Goals —
a: Answer these questions using the press release on the Vistra Energy–Dynegy merger, one answer per line, marked (i), (ii), (iii) in the same way:
(i) How many shares of Vistra Energy common stock do Dynegy stockholders receive for each Dynegy share?
(ii) What net debt to EBITDA ratio does the combined company target?
(iii) What approximate percentage of the combined company do former Dynegy stockholders own?
b: Extend the press release on the Vistra Energy–Dynegy merger, beginning right after its final sentence.

Selection —
IRVING, Texas, April 9, 2018
Vistra Energy Corp. (NYSE: VST), the parent company for TXU Energy and Luminant, today announced it has completed its previously announced merger with Dynegy Inc. (NYSE: DYN). The closing of the transaction follows the overwhelming approval from stockholders of both Vistra Energy Corp. and Dynegy Inc. in March, and the receipt of all required regulatory approvals. Vistra Energy Corp. will be the name of the combined company moving forward, and the combined company’s stock will continue to trade on the New York Stock Exchange under the current ticker symbol for Vistra Energy.
The combination of Dynegy’s generation capacity and existing retail footprint with Vistra Energy’s integrated ERCOT model creates the lowest-cost integrated power company in the industry and positions the combined company as the leading integrated retail and generation platform throughout key competitive power markets in the United States.
With the transaction complete, Vistra Energy now:
“With this combination completed, Vistra Energy is now positioned to be the leading integrated power company in the United States,” said Vistra Energy President and Chief Executive Officer Curt Morgan.
“We further believe our low-cost structure, diversified business operations, and strong balance sheet create the platform to produce significant shareholder value, as demonstrated by our stated expectation to exceed our previously communicated merger-related synergy and operational improvement targets,” added Mr. Morgan. “The combined company’s EBITDA to free cash flow conversion rate of approximately 60 percent from its ongoing operations is expected to provide significant excess cash for diverse capital allocation opportunities, reduction of debt to our stated 2.5 times net debt to EBITDA target, disciplined growth investments, and return of capital to our stockholders including share repurchases and dividends. We welcome our Dynegy colleagues, and look forward to serving our new customers and communities where we operate.”
In accordance with the terms of the merger, Dynegy stockholders are entitled to receive 0.652 shares of Vistra Energy common stock for each share of Dynegy common stock that they owned, resulting in former Vistra Energy stockholders and former Dynegy stockholders owning approximately 79 percent and 21 percent, respectively, of the combined company.

Material supplied —
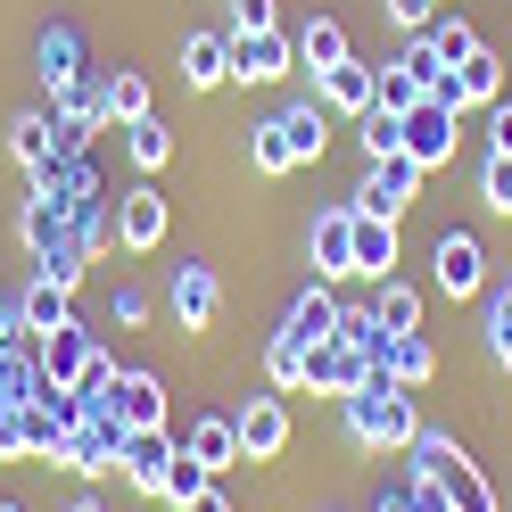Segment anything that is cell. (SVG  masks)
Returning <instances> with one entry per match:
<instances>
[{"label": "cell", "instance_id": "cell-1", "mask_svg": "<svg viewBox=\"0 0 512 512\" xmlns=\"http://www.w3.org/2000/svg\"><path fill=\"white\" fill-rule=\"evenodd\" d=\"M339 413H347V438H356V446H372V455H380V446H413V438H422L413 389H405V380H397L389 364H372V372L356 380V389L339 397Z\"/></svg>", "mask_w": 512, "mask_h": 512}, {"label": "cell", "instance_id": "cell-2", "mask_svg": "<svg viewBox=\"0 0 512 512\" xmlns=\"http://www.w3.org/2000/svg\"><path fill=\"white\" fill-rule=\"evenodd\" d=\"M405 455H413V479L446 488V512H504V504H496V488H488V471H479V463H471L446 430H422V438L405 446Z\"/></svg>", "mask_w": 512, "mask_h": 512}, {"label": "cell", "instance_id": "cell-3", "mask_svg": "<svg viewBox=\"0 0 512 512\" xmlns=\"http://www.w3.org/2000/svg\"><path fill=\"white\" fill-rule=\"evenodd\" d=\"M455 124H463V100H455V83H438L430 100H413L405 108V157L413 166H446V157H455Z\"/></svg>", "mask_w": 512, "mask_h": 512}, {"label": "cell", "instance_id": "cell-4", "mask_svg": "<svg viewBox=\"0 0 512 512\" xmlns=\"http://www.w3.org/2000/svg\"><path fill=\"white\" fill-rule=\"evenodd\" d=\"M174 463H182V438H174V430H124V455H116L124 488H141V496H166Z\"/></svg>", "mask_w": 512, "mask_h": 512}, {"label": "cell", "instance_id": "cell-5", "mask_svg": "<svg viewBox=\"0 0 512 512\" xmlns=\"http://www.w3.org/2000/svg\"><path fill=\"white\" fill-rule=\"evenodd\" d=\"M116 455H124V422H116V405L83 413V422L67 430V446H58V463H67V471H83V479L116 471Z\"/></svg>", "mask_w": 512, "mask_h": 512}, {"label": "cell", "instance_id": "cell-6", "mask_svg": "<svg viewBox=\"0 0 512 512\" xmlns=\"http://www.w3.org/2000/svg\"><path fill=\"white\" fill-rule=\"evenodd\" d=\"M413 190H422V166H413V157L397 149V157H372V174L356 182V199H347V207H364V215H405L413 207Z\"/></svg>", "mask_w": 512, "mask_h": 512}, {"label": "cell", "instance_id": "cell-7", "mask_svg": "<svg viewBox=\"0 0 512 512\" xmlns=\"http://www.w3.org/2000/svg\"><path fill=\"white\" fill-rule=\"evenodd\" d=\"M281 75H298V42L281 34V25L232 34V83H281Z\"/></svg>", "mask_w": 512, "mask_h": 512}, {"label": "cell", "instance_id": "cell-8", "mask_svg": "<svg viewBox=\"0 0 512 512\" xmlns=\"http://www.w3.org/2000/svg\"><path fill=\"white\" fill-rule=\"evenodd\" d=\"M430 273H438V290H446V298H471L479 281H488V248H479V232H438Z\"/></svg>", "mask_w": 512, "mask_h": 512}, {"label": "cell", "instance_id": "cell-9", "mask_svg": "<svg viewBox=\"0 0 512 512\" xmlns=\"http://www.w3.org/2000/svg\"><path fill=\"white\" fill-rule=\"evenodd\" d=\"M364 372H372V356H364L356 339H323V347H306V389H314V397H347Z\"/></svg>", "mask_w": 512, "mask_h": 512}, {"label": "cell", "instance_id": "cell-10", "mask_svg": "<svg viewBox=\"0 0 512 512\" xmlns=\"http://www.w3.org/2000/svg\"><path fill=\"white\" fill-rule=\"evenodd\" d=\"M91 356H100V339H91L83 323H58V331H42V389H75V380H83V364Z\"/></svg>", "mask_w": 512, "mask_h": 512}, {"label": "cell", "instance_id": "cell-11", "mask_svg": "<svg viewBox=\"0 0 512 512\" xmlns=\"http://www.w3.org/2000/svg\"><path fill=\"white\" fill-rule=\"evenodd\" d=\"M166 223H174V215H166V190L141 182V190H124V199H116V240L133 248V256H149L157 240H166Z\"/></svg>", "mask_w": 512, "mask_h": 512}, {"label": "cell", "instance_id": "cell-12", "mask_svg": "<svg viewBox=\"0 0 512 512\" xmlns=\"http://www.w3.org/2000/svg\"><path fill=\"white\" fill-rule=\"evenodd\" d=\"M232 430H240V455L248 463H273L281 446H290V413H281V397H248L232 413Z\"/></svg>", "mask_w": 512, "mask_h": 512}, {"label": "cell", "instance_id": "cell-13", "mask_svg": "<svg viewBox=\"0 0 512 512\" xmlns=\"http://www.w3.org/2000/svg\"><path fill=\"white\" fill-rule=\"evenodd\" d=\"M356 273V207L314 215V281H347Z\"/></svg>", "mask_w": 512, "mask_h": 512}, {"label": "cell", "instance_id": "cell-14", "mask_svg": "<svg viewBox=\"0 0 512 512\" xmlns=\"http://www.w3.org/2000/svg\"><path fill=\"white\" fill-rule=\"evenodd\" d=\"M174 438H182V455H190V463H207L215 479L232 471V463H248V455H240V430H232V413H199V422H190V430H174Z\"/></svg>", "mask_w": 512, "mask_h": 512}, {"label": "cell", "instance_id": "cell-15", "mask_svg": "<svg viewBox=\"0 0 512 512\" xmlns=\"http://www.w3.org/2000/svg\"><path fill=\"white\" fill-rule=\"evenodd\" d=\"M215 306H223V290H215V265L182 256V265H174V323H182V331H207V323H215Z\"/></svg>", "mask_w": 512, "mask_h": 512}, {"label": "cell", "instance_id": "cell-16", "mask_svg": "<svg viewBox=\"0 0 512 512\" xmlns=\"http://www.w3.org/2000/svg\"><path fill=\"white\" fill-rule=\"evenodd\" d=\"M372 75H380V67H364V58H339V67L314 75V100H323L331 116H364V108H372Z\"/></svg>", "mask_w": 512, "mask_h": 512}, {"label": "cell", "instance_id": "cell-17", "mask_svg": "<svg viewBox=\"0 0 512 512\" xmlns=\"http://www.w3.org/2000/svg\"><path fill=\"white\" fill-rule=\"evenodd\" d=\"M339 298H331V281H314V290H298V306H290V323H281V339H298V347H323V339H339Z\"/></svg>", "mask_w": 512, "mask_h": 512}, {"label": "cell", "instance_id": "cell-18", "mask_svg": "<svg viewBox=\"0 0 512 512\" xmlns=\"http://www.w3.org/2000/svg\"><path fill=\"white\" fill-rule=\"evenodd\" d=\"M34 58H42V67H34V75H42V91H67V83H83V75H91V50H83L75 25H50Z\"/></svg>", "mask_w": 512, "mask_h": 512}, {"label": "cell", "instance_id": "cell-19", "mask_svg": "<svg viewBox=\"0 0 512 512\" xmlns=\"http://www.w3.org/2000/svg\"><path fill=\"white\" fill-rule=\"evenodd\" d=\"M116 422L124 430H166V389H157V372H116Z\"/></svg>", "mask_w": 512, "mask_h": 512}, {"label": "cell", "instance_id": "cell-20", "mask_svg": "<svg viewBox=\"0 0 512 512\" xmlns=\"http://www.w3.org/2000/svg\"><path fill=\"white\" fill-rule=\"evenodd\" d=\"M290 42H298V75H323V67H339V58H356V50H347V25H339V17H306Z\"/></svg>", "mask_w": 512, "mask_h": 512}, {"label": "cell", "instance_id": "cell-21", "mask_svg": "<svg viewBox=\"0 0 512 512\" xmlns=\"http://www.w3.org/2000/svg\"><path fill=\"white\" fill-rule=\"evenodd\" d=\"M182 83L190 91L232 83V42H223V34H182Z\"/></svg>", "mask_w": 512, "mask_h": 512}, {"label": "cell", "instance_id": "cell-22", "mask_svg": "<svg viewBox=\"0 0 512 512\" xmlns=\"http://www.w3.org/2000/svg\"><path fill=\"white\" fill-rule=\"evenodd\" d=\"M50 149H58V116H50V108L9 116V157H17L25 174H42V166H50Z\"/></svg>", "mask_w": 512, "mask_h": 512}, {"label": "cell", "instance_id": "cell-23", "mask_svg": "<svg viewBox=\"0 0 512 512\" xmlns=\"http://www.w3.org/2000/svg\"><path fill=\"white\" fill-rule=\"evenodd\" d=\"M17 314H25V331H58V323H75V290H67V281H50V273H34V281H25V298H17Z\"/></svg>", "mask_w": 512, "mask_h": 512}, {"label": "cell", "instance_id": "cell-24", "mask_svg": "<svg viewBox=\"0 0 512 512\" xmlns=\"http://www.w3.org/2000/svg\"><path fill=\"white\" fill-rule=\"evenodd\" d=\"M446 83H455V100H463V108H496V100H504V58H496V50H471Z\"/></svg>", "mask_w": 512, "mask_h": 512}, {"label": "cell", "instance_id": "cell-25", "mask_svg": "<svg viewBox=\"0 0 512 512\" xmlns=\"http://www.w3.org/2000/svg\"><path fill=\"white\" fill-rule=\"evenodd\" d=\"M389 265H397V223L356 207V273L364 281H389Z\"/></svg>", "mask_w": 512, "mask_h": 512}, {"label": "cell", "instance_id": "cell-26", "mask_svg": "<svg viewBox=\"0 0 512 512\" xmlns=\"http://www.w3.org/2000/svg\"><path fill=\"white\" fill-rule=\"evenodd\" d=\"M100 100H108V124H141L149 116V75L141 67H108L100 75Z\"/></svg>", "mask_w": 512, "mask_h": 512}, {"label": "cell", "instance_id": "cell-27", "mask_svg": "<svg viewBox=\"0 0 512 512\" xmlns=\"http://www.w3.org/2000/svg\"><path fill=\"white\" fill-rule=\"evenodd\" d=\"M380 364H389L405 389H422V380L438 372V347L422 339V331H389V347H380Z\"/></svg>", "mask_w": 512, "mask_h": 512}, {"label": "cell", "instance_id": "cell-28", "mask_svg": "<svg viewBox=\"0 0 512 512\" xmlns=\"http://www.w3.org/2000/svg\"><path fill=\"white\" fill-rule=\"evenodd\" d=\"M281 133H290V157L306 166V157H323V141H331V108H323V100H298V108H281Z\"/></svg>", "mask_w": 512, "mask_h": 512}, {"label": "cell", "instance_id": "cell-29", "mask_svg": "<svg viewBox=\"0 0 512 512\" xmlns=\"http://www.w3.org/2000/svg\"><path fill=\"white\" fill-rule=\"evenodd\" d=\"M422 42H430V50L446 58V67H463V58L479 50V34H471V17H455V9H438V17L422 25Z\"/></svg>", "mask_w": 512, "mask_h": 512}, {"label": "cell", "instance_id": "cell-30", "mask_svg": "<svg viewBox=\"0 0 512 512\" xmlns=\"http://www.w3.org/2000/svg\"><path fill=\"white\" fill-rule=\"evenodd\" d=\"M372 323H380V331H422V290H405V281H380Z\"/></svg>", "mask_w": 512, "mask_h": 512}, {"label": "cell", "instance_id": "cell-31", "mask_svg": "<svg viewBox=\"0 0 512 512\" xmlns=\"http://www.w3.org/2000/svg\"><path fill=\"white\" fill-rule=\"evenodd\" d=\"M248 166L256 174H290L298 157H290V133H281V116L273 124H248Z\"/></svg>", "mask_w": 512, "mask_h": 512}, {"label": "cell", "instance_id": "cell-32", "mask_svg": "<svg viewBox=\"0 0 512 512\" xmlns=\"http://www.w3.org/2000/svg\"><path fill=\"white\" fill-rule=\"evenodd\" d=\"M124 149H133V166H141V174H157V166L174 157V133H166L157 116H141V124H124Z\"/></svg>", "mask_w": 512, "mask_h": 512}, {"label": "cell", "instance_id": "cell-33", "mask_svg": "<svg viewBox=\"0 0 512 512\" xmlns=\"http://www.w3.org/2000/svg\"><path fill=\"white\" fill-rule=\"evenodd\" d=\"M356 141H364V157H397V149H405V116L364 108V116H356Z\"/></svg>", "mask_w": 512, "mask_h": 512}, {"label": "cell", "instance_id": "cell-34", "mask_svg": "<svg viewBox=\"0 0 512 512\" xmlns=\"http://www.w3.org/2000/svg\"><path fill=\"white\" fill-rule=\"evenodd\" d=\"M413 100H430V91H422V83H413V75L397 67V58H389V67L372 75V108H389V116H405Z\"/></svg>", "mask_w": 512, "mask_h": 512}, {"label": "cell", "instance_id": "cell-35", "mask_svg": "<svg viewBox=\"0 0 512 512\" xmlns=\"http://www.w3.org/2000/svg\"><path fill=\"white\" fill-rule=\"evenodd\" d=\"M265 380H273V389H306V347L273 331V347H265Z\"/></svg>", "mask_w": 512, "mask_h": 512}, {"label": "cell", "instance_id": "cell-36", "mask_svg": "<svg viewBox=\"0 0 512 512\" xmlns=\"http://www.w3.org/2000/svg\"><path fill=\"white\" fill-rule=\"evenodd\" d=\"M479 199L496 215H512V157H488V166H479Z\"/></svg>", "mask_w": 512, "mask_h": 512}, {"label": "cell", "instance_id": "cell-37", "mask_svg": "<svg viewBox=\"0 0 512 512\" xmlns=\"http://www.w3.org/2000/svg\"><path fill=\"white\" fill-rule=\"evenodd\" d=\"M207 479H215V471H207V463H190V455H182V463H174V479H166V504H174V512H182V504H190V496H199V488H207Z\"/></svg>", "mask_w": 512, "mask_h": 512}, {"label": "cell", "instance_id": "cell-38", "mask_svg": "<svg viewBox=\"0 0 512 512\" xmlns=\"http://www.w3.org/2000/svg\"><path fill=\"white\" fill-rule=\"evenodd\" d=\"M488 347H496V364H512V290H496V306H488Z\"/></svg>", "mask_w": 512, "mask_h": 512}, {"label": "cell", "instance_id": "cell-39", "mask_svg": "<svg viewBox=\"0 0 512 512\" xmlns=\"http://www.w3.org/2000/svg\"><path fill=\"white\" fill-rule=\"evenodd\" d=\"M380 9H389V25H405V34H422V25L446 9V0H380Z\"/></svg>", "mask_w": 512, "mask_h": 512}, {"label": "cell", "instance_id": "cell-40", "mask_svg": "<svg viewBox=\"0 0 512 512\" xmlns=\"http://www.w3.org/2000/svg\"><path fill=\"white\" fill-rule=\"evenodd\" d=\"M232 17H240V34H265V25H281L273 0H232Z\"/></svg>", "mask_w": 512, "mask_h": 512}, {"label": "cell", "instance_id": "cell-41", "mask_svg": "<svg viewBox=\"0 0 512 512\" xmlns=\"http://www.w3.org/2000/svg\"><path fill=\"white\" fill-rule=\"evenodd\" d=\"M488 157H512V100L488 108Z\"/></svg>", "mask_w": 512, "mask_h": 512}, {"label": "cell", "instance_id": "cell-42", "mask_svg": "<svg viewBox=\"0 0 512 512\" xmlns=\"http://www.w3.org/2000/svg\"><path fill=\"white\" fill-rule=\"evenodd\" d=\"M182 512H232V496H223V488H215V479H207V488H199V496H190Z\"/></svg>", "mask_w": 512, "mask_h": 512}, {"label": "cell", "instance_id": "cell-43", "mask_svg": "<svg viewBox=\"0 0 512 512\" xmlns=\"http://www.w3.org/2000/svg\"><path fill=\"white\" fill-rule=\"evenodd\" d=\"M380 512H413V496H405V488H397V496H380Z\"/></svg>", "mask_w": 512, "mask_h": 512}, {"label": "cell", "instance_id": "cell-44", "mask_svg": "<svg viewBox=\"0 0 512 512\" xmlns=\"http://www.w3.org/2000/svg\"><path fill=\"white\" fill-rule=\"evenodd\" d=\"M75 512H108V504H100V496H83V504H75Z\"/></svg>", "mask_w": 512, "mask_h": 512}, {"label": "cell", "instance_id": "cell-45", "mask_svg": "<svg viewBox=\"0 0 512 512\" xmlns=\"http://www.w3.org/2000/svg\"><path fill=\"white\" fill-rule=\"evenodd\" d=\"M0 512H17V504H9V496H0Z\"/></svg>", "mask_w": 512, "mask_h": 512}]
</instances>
--
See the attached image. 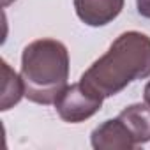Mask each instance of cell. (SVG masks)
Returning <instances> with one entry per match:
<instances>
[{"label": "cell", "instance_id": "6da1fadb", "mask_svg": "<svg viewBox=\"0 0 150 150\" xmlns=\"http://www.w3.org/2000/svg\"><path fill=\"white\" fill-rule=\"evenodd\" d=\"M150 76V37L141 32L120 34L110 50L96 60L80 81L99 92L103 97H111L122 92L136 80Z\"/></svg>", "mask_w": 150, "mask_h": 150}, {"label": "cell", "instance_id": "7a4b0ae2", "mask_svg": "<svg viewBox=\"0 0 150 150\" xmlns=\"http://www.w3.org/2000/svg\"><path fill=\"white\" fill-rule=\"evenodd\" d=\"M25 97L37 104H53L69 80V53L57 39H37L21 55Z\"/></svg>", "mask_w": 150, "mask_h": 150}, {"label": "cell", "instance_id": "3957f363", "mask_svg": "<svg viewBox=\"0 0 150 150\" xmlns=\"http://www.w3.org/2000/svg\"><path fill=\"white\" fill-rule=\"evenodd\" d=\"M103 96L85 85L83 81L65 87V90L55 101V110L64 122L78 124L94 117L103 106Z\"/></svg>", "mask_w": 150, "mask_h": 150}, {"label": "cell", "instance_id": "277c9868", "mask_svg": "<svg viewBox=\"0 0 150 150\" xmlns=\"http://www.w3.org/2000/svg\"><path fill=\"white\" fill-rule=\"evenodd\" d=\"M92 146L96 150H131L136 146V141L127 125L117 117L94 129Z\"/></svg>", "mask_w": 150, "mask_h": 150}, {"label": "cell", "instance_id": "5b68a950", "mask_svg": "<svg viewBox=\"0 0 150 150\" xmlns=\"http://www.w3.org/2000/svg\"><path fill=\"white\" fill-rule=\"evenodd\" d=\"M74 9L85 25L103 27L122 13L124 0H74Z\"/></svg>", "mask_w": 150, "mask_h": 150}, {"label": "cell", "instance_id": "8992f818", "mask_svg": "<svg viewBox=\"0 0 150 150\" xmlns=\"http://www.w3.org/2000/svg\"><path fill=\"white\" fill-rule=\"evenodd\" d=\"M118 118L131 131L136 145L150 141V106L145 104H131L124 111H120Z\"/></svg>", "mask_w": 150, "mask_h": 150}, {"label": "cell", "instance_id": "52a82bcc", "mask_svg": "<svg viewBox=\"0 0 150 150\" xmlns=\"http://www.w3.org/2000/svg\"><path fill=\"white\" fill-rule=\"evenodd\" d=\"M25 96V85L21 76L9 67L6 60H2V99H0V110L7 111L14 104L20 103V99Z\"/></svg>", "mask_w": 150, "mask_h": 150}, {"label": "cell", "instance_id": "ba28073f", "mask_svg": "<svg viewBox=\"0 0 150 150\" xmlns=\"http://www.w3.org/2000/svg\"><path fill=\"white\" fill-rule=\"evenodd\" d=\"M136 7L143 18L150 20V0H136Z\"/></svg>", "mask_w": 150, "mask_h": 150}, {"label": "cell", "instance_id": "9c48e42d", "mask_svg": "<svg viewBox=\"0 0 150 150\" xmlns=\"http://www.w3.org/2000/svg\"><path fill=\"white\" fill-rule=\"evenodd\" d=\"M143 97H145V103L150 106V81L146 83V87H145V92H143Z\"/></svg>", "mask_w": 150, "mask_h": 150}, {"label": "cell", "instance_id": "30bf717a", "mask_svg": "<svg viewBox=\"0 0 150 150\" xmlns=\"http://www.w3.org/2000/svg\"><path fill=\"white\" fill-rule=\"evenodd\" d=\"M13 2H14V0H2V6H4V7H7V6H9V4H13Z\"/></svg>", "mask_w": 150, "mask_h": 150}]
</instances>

Outputs for the tasks —
a:
(i) 0.652 shares
(ii) 2.5 times
(iii) Approximately 21 percent

b:
Vistra Energy also announced that three of Dynegy’s directors, Hilary E. Ackermann, Paul M. Barbas, and John R. Sult, have been appointed to the Vistra Energy Board of Directors, effective immediately. These appointments bring the total number of directors of the combined company’s board to 11.
The Vistra Energy leadership team can be viewed on Vistra Energy’s website.
The combined company’s headquarters will be in Irving, Texas. In addition, the combined company has offices in Houston; Cincinnati, Ohio; and Collinsville, Illinois.
ABOUT VISTRA ENERGY
Vistra Energy (NYSE: VST) is a premier, integrated power company based in Irving, Texas, combining an innovative, customer-centric approach to retail with a focus on safe, reliable, and efficient power generation. Through subsidiaries that include TXU Energy, Dynegy Energy Services, Homefield Services, and Luminant, Vistra operates in 12 states and six of the seven competitive markets in the U.S., with about 6,000 employees. Vistra’s retail brands serve approximately 2.9 million residential, commercial, and industrial customers across five top retail states, and its generation fleet totals approximately 40,000 megawatts of highly efficient generation capacity, with a diverse portfolio of natural gas, nuclear, coal, and solar facilities.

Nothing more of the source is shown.